:: Rows ::
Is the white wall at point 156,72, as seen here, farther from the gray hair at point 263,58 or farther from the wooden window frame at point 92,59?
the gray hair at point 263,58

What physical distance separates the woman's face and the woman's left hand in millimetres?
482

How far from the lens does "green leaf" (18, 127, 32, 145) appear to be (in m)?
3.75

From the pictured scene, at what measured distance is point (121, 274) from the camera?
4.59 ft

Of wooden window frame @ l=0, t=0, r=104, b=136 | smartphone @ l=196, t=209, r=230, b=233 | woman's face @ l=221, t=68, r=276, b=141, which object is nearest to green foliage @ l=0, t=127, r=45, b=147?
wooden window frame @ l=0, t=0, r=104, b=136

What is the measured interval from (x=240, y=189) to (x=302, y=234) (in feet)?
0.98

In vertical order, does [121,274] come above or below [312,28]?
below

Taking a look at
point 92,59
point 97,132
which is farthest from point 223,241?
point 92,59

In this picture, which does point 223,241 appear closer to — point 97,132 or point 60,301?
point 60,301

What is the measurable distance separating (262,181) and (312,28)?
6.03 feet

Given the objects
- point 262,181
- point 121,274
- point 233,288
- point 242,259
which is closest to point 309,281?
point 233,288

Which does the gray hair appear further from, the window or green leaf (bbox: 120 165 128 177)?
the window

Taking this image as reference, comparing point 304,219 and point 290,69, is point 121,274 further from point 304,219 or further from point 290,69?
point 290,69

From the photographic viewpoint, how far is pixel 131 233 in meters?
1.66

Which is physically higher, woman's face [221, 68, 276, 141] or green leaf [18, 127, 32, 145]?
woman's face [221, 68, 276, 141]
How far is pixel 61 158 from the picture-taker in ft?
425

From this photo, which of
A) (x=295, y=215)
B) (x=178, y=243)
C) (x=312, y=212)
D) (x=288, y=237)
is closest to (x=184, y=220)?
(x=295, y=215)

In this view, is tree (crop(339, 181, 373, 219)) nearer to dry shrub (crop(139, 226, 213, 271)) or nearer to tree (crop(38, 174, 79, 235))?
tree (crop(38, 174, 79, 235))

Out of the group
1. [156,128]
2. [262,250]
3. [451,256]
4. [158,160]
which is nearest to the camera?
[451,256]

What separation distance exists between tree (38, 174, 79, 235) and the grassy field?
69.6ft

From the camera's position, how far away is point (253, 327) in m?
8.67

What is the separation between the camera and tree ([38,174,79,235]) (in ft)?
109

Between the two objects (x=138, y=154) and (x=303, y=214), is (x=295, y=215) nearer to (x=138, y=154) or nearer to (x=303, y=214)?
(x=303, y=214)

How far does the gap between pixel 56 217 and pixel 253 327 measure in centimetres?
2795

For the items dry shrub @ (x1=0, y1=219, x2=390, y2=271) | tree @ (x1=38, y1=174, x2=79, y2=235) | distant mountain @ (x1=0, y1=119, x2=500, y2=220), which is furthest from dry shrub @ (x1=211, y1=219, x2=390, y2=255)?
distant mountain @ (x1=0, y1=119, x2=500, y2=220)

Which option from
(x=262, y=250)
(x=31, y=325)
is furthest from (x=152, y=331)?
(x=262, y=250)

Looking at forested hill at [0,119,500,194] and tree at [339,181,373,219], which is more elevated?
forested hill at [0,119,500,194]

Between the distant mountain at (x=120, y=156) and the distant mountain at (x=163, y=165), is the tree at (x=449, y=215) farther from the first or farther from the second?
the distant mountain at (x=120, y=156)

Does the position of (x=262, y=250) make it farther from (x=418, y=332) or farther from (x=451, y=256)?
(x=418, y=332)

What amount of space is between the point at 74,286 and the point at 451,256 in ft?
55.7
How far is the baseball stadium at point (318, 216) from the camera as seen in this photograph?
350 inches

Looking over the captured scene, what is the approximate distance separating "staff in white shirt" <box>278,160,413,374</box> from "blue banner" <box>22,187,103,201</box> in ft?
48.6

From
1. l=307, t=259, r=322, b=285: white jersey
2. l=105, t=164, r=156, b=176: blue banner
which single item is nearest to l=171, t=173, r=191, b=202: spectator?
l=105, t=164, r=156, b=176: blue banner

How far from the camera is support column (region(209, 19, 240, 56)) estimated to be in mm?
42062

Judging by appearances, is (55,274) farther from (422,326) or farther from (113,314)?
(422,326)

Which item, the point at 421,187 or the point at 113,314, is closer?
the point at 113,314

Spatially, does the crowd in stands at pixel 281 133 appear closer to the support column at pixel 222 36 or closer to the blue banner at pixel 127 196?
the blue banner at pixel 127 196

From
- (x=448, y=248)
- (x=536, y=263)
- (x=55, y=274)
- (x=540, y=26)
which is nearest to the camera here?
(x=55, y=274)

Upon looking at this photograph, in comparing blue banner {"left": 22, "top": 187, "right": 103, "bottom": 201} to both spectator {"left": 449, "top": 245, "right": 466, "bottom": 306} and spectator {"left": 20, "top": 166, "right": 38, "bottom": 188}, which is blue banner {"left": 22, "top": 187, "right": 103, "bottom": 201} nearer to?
:::
• Problem details: Rewrite the part of the listing that starts with the line containing "Which item, the" and runs through the end of the listing, putting "nearer" wherever "closer" stands and keeping everything else the same.

• Solution to the problem:
Which item, the point at 421,187 or the point at 113,314, is nearer?
the point at 113,314

Spatially, does the crowd in stands at pixel 281 133 appear nearer to the support column at pixel 222 36 or nearer to the blue banner at pixel 127 196?
the blue banner at pixel 127 196

From
- (x=448, y=248)
- (x=536, y=263)
- (x=55, y=274)
- (x=540, y=26)
which is nearest to the camera here?
(x=55, y=274)

Upon looking at this photograph, in comparing blue banner {"left": 22, "top": 187, "right": 103, "bottom": 201} to both spectator {"left": 449, "top": 245, "right": 466, "bottom": 306} and spectator {"left": 20, "top": 166, "right": 38, "bottom": 188}, which is blue banner {"left": 22, "top": 187, "right": 103, "bottom": 201} nearer to?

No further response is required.